• TASK REQUIREMENTS
Which lines of the data below contain the word "brown"? Locate each one and copy it in full.

───── TASK INPUTS ─────

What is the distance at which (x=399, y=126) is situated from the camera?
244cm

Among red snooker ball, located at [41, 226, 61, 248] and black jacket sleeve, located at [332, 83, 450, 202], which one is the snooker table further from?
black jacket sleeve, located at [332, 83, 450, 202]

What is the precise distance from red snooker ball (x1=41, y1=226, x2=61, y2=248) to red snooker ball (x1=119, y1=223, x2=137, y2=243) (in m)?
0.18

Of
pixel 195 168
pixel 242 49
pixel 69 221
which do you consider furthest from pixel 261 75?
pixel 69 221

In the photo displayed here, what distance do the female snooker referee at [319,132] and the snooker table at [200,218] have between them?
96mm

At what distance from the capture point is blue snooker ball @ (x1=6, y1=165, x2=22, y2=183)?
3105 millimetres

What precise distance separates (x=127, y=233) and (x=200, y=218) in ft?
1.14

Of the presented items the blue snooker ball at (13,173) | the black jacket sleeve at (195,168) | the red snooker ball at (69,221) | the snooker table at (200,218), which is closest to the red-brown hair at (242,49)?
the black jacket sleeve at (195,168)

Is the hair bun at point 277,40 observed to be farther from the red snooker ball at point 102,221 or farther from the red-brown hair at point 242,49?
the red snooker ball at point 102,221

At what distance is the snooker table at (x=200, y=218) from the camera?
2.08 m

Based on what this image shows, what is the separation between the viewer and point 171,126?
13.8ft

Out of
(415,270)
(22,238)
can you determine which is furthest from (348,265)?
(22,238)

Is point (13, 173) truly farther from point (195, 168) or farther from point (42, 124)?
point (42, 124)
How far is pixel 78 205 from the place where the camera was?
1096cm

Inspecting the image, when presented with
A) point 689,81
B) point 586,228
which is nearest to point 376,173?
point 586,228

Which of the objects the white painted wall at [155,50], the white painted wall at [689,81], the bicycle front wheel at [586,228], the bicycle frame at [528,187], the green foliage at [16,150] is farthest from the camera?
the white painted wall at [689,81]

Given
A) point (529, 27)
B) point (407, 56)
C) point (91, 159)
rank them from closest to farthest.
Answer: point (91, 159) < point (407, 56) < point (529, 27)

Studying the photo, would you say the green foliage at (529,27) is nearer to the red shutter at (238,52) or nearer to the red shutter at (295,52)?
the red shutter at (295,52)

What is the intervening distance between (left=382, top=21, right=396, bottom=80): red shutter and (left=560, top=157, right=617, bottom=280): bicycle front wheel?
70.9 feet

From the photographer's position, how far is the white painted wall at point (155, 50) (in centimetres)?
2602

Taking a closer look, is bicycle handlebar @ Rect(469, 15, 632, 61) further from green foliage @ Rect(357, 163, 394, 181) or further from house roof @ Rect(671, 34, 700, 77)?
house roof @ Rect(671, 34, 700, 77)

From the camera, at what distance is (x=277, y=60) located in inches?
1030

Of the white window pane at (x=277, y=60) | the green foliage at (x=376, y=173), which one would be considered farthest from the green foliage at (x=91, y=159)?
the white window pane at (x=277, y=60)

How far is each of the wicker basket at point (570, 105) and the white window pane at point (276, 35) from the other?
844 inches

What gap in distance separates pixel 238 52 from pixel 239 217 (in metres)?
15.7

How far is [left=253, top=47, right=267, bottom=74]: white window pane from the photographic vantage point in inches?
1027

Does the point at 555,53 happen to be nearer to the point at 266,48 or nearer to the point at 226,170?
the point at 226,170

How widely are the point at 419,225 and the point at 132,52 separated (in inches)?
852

─────
───── TASK INPUTS ─────

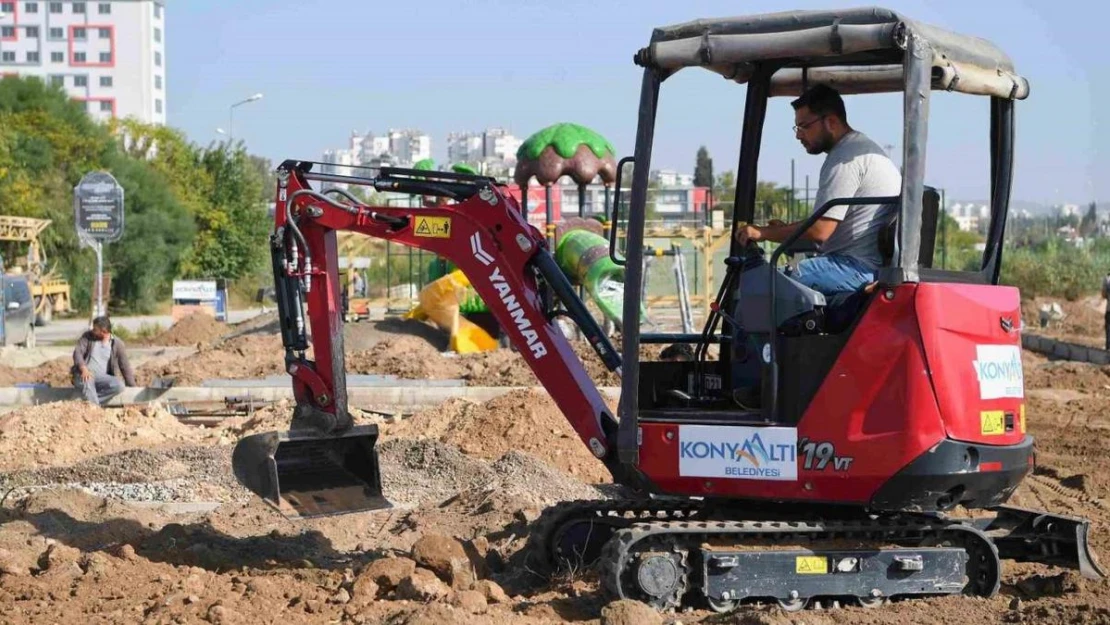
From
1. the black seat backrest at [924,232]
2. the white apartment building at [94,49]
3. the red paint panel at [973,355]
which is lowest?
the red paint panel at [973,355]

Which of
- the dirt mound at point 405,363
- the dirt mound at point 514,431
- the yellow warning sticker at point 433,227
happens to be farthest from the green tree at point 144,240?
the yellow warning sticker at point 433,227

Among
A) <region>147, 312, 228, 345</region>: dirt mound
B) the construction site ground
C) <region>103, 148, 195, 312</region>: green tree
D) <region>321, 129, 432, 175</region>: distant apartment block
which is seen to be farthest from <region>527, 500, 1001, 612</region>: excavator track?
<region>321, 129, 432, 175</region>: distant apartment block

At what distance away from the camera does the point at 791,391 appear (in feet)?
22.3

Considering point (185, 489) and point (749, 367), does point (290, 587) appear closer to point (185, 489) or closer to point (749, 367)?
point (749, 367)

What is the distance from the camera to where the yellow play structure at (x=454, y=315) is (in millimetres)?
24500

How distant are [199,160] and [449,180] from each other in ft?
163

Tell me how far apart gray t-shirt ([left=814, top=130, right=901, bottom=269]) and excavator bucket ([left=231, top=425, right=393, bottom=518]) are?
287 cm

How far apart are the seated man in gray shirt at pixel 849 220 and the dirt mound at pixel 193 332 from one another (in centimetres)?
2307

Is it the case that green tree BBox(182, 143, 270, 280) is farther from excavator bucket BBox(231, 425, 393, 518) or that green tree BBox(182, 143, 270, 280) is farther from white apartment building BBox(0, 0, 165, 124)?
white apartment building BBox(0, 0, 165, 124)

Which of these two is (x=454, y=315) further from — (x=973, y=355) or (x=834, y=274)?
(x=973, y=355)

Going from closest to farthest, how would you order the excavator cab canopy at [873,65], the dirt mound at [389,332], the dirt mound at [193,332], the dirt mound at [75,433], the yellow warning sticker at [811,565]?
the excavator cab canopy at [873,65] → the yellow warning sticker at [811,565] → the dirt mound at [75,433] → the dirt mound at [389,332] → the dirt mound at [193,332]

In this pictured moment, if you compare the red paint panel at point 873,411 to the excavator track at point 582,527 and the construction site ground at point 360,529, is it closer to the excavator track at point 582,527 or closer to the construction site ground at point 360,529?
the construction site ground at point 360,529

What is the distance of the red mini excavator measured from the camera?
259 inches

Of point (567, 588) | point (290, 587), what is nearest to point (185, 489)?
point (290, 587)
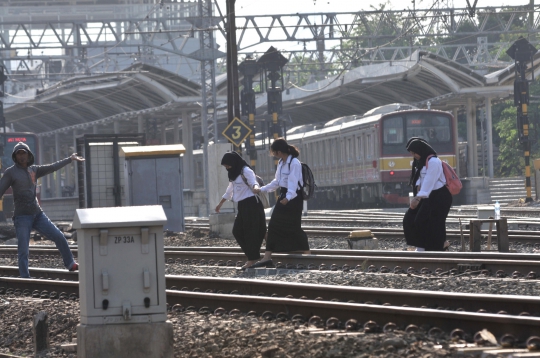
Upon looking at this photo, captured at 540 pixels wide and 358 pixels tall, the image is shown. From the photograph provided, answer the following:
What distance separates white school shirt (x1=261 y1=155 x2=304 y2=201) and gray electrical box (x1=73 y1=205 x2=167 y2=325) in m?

─────

• RESPONSE
Of the presented items the blue snooker ball at (13,173) | the black jacket sleeve at (195,168) | the red snooker ball at (69,221) | the snooker table at (200,218), which is closest to the red-brown hair at (242,49)?
Is the hair bun at point 277,40 observed to be farther from the red snooker ball at point 102,221 or farther from the red-brown hair at point 242,49?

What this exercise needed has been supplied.